Элизабет криво улыбнулась.
— Я красивая? — спросила она и затем сказала с неожиданной неистовой горечью: — Если красота мешает мужчинам быть слепыми, как дети, я не хочу ее. Она приносит несчастье. Он был несчастлив в конце жизни. Однажды, год назад, — это было как раз перед моим восемнадцатилетием — я сильней, чем обычно, взбунтовалась против замкнутости здешней жизни. Я исчезла рано утром, до того, как он встал, не приготовив ему завтрака. И не возвращалась до поздней ночи. Я и в самом деле была напугана своим поступком. Я никогда раньше так надолго не убегала. Я тихо открыла дверь комнаты и увидела, что он спит перед камином. Он сам приготовил какой-то ужин, но едва притронулся к нему. Когда я увидела этот скудный ужин и беспорядок на столе, мне стало жаль его. Я была готова подойти к нему и просить прощения, но побоялась. Я выскользнула из туфель и, не разбудив его, поднялась к себе в комнату. Должно быть, было уже за полночь. Я только разделась, как он неожиданно открыл дверь. У него в руке был ремень, и я поняла, что он собирается меня бить. Я схватила простыню с кровати, чтобы прикрыться. У него был очень сердитый взгляд, но он в один момент превратился в изумленный. Он выронил ремень и протянул руки. Я подумала, что он собирается обнять меня, и закричала. Тогда он опустил руки и вышел, хлопнув дверью. Я помню, схватила ремень и вертела его в пальцах и пыталась почувствовать благодарность за то, что он не избил меня. Но я знала, что предпочла бы избиение этой новой тревоге.

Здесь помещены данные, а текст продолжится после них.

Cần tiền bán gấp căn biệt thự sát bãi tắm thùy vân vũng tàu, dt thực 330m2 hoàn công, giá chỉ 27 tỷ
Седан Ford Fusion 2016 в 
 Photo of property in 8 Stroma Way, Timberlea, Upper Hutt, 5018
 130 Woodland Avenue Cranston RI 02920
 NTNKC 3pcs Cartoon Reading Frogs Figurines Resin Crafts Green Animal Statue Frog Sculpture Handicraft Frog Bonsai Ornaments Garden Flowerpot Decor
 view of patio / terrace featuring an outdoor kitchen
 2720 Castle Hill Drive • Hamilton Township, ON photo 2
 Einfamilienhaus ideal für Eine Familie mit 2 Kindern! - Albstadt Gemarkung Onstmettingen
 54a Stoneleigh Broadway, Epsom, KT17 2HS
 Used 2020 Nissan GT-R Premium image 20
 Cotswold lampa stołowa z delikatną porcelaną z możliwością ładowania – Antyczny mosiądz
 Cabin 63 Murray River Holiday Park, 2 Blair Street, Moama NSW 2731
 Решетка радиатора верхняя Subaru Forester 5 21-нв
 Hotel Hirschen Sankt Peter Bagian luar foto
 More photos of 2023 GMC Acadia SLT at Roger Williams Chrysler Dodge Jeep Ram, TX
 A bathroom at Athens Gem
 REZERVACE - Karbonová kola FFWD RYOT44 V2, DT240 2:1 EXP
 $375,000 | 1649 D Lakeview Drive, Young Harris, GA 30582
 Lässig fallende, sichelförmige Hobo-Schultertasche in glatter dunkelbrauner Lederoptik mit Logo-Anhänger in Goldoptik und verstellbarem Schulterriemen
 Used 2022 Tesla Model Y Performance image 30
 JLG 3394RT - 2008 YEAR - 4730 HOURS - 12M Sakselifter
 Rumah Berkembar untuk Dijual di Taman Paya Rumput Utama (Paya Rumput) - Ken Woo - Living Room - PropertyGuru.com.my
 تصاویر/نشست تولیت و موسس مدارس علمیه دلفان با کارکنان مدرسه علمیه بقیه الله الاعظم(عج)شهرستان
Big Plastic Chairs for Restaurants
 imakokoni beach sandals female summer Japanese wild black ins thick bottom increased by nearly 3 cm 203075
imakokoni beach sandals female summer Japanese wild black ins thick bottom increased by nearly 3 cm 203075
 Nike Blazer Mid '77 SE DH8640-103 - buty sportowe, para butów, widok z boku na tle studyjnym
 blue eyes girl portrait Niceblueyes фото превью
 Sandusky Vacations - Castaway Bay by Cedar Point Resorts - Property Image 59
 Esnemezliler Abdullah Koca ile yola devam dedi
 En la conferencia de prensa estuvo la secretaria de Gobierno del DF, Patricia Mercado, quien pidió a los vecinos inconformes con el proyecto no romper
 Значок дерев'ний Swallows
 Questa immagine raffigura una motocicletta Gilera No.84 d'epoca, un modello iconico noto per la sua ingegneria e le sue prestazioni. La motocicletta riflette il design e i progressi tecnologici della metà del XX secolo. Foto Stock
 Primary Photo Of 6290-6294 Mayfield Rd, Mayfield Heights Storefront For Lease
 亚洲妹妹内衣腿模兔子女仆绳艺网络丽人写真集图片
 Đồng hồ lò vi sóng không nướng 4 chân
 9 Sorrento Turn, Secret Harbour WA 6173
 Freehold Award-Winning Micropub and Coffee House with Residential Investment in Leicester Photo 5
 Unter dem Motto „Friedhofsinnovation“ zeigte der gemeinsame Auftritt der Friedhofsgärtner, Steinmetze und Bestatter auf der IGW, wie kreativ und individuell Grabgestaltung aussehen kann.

— Ты хочешь сказать, — удивился Эндрю, — что тебе нет и двадцати?
— Я выгляжу старше? — спросила Элизабет.
— Не в этом дело, — сказал он. — Ты кажешься такой мудрой, понимающей, как будто ты знаешь столько, сколько все женщины, когда-либо рождавшиеся на свет, но, однако, не ожесточилась от этого.
— Я многое узнала за последний год, — ответила она. — Возможно, раньше я была непослушной, глупой, но не была ли я моложе? — спросила она с печальным смехом.
— Нет, ты не принадлежишь какому-либо возрасту, — сказал Эндрю.
— Не принадлежу? Думаю, тогда я принадлежала своему возрасту. Мне было восемнадцать, и я боялась его, но не вполне понимала, чего он хочет. Я удерживала его уловками, играя на его страхе перед цитатами из Библии, и, когда в один прекрасный день — или, вернее, ночь — он сказал мне совершенно откровенно и, думаю, грубо, чего он от меня хочет, я сказала ему с той же прямолинейностью, что если он овладеет мной силой, я оставлю его навсегда. О, я начала ужасно быстро взрослеть. Видишь ли, я спекулировала на его желании и, выделяя слово «силой», давала ему понять, без лишних слов, что когда- нибудь, возможно, я приду к нему сама. И так я удерживала его в рамках, постоянно ощущая опасность, пока он не умер.
— Тогда ты победила, — заметил Эндрю, не пытаясь скрыть вздоха облегчения.